I haven’t had too much luck with godparents. In fact, there is only one I still talk to.

I remember introducing Rick to one of them shortly after we were married. The response was not “Hello, nice to meet you.” It was a cold, very pointed: “You must be Rick.” The homophobia became apparent very quickly. Even my parents recognized it because we talked about it afterward.

The truth is, the problem with most of my godparents, much like much of my family, is they never really took the time to know me. They have no idea the life I have lived, the responsibilities I have carried, the career I built, the losses I survived, or the work it took to become who I am.

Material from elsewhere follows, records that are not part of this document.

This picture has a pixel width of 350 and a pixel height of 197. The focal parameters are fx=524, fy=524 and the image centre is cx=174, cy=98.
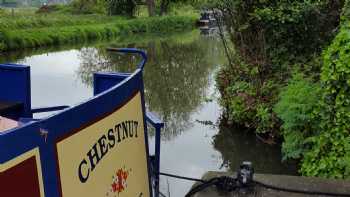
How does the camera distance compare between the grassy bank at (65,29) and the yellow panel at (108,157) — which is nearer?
the yellow panel at (108,157)

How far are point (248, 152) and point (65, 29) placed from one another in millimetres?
21371

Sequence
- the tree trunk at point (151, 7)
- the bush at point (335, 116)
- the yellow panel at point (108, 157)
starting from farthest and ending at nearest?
the tree trunk at point (151, 7) → the bush at point (335, 116) → the yellow panel at point (108, 157)

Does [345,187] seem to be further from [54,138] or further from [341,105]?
[54,138]

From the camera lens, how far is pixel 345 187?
343 cm

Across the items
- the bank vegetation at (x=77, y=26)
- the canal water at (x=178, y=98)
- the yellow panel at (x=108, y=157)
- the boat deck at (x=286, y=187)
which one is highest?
the yellow panel at (x=108, y=157)

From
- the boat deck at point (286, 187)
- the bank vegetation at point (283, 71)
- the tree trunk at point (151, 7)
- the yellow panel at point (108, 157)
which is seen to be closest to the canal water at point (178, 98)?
the bank vegetation at point (283, 71)

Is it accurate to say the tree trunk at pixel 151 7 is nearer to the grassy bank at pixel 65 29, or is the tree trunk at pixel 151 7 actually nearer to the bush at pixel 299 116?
the grassy bank at pixel 65 29

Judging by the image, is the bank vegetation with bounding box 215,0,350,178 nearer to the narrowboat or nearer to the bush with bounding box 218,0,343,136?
the bush with bounding box 218,0,343,136

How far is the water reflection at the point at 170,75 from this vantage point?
370 inches

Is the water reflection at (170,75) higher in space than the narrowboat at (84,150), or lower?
lower

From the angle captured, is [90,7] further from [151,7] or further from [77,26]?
[77,26]

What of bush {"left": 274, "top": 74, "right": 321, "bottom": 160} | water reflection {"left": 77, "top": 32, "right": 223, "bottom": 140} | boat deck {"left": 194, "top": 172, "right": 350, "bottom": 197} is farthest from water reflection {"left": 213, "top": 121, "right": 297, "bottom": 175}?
boat deck {"left": 194, "top": 172, "right": 350, "bottom": 197}

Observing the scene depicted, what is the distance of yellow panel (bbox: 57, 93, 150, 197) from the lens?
2321 mm

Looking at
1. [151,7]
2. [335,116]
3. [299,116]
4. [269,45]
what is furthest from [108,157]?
[151,7]
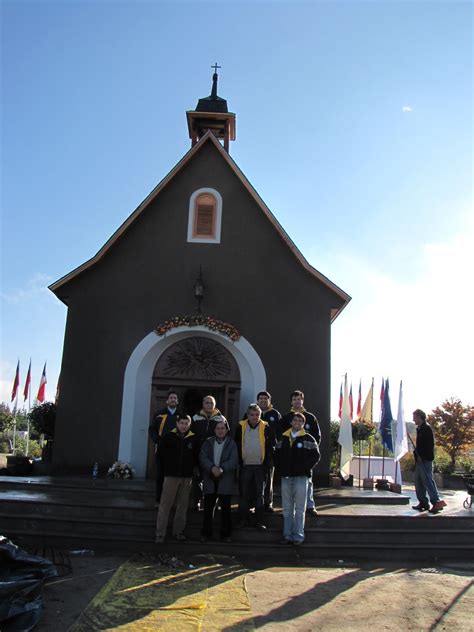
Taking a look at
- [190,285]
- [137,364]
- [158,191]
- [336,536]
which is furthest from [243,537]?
[158,191]

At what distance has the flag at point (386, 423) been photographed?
580 inches

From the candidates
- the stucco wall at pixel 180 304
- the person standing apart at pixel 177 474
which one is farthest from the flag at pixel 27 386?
the person standing apart at pixel 177 474

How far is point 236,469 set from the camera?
329 inches

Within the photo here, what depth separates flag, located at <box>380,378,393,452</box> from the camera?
14727 millimetres

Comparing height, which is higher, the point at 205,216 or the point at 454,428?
the point at 205,216

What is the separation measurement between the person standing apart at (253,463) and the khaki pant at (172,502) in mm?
937

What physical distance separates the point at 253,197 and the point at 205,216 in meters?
1.26

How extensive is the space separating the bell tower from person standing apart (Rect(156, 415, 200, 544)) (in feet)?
33.3

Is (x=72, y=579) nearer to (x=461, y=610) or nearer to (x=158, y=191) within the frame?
(x=461, y=610)

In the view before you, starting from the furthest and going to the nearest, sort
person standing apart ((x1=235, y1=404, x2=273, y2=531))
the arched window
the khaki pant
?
the arched window → person standing apart ((x1=235, y1=404, x2=273, y2=531)) → the khaki pant

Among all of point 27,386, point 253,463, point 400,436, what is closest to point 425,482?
point 253,463

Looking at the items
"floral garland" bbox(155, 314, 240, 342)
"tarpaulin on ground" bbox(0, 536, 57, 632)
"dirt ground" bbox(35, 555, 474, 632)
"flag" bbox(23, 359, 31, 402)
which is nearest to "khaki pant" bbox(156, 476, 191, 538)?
"dirt ground" bbox(35, 555, 474, 632)

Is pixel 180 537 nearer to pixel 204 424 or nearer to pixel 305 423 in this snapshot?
pixel 204 424

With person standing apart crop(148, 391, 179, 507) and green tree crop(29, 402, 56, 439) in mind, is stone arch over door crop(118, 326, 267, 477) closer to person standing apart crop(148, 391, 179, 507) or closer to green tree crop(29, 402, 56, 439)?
person standing apart crop(148, 391, 179, 507)
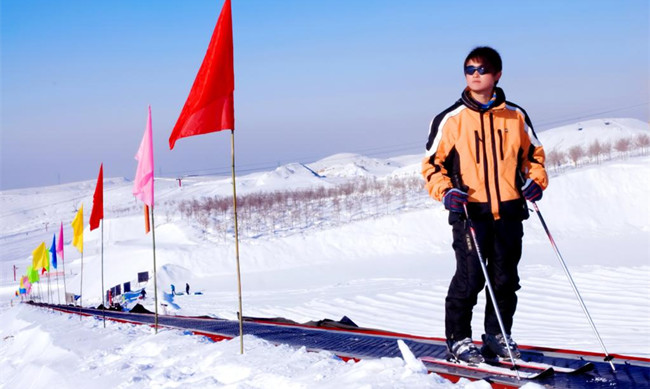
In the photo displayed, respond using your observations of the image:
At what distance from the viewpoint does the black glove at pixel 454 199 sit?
352 centimetres

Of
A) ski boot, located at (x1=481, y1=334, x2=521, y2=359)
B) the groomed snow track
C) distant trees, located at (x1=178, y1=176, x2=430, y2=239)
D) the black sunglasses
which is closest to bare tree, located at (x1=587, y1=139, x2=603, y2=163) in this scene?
distant trees, located at (x1=178, y1=176, x2=430, y2=239)

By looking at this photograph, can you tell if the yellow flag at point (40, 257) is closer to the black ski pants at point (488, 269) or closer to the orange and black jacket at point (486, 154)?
the black ski pants at point (488, 269)

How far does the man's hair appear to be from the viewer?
361 cm

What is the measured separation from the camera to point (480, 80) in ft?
11.8

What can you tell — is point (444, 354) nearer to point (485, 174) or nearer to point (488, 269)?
point (488, 269)

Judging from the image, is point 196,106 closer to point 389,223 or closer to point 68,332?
point 68,332

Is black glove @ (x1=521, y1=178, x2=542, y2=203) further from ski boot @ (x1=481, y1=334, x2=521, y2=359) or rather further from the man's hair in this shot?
ski boot @ (x1=481, y1=334, x2=521, y2=359)

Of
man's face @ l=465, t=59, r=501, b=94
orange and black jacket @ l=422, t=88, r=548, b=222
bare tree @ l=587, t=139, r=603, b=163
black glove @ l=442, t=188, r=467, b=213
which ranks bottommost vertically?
black glove @ l=442, t=188, r=467, b=213

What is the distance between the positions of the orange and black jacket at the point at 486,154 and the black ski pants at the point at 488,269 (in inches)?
3.4

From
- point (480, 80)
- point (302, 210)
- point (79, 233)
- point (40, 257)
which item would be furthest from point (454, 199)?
point (302, 210)

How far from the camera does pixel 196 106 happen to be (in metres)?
5.53

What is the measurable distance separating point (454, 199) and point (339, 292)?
21114mm

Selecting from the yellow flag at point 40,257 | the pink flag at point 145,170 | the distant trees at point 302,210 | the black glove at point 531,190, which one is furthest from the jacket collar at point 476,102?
the distant trees at point 302,210

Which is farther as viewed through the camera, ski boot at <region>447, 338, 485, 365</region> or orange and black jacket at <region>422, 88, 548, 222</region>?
ski boot at <region>447, 338, 485, 365</region>
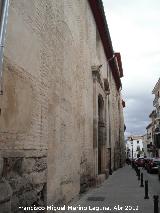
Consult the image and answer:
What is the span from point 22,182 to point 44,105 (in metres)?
2.03

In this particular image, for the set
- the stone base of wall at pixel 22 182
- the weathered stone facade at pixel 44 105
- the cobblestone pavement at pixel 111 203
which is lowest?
the cobblestone pavement at pixel 111 203

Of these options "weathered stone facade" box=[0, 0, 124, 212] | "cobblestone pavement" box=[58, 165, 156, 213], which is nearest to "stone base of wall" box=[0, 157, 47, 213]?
"weathered stone facade" box=[0, 0, 124, 212]

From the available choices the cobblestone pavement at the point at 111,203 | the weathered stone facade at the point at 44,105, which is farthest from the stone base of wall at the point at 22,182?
the cobblestone pavement at the point at 111,203

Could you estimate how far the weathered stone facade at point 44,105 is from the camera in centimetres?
561

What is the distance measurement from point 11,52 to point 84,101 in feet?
25.7

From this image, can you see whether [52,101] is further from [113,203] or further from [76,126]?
[113,203]

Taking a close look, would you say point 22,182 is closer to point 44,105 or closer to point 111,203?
point 44,105

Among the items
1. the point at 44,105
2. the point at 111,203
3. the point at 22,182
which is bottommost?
the point at 111,203

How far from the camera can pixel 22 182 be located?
19.8 feet

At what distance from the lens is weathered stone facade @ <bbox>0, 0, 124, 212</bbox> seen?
5.61 meters

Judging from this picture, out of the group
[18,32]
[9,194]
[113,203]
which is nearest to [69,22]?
[18,32]

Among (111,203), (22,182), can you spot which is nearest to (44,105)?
(22,182)

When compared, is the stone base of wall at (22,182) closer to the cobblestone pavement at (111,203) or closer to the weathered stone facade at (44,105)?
the weathered stone facade at (44,105)

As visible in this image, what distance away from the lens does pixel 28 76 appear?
255 inches
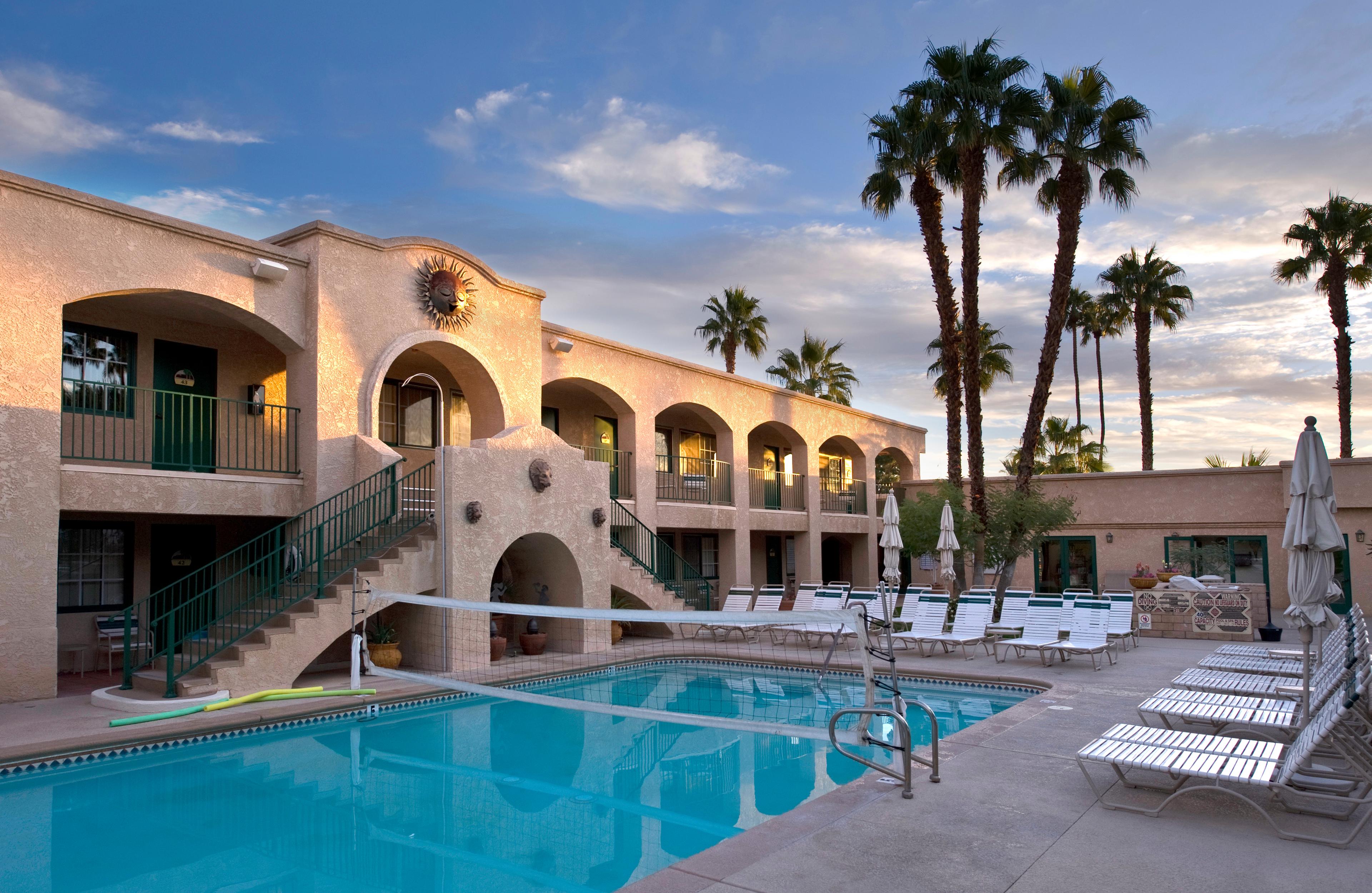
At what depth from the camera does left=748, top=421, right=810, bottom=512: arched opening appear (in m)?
23.8

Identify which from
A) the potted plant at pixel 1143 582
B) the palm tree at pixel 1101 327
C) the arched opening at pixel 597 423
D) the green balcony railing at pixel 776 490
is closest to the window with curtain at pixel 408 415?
the arched opening at pixel 597 423

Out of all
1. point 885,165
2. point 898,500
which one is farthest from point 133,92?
point 898,500

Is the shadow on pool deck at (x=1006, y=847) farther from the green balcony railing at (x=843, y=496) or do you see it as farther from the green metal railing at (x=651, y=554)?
the green balcony railing at (x=843, y=496)

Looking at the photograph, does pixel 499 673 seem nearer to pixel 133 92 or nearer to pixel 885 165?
pixel 133 92

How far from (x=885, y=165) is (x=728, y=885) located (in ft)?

One of them once said to me after I was offered a television interview for one of my books, “Your older brother is the best writer in this family. He should write books.” This judgment was based on a paper he wrote in a college English class that got an A and apparently still needed refrigerator validation well into his thirties.

By that point I had already written two bestselling books, one of which many people now consider a classic in the paranormal field. But sometimes, to certain people, accomplishments simply do not count the same once they decide who you are supposed to be. That realization stays with you.

I look back now and realize I spent years trying to be respectful, kind, and present for people who never truly saw me at all.

The definition of a godparent is not simply someone who stood beside a baptismal font for a photograph decades ago. It is someone who chooses to know you. Someone who sees you. Someone who protects, encourages, and loves you as you become who you are.

A godparent is supposed to help guide a child through life, not spend that life dismissing them, comparing them to others, or reducing their worth because they do not fit someone else’s expectations. Some people never even tried.

And when quiet homophobia enters the room, it becomes painfully clear that certain versions of you will never fully count in their eyes no matter what you achieve. That hurts. Of course it hurts.

But age teaches you something important. Titles do not create family. Love does. Respect does. Presence does.

The people who truly matter are the ones who show up honestly, without conditions attached to your humanity.

I still speak to one godmother because she chose relationship over judgment. The other two? Distance became peace. And sometimes peace is the healthiest thing you can give yourself.